Gehlert and her colleagues are hopeful that both the type of research they're doing and the findings about breast cancer will have an impact. The group has already published in a fittingly eclectic set of journals, including an NIH report and two articles in Health Affairs. Reporters from Chicago Public Radio to the Times of London have covered their work.
Blase Polite, a medical oncologist at the University of Chicago who is researching survival disparities for diseases like breast and colon cancer, says his work would not be the same without CIHDR. Under Gehlert's advisement, he waited to create a survey based around healthcare options until he had talked with a number of cancer patients in open-ended conversations, a move that opened his eyes to an entirely new facet of the impact of faith on people's medical decisions.
"I'm not a Ph.D. social scientist, and my work would have not looked the same without CIHDR. Sarah helped me use the tools and approach from the social sciences—starting with a model of what I thought was happening, then talking in depth with men and women about their thoughts in a structured way.
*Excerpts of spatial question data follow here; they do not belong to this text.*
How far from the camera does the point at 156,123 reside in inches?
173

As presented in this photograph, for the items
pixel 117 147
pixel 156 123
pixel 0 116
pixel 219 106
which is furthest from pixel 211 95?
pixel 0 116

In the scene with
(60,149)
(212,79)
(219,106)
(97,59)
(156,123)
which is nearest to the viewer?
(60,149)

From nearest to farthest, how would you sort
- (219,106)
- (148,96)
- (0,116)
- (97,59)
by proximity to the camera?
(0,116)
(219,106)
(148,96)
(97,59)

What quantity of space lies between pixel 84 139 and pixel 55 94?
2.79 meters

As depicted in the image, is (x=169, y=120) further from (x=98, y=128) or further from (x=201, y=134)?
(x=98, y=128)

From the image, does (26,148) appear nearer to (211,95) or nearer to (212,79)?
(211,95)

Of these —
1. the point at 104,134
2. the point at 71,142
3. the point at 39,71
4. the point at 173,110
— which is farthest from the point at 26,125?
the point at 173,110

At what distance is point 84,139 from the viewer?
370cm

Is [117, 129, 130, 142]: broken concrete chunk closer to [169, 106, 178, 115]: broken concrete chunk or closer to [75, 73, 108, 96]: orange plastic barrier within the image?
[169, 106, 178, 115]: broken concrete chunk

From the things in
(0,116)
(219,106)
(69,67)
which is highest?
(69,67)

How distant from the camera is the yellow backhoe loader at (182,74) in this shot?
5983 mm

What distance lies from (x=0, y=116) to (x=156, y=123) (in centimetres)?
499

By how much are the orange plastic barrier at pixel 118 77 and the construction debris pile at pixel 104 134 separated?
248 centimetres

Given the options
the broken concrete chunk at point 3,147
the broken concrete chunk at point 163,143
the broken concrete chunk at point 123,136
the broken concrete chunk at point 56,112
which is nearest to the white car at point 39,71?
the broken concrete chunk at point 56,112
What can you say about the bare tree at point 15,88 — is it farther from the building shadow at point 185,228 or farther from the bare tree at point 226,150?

It's really proved to be invaluable," Polite says.
The team at CIHDR have already started to reach out to African-American neighborhoods on the South Side of Chicago to raise awareness of breast cancer (see "CIHDR in the Community"), and if they can prove the causation of dangerous communities on early onset breast cancer, the hope is that public health concerns will join poverty reduction and public safety as reasons to improve distressed neighborhoods.
"We should start thinking about increasing features in a community that allow women to have safe social interactions. That includes lowering crime and requiring absentee landlords to keep up their buildings," Gehlert says. "But it might also mean a recurrence of settlement houses to serve the communities. I think we're just starting to scratch the surface on what this kind of research will do."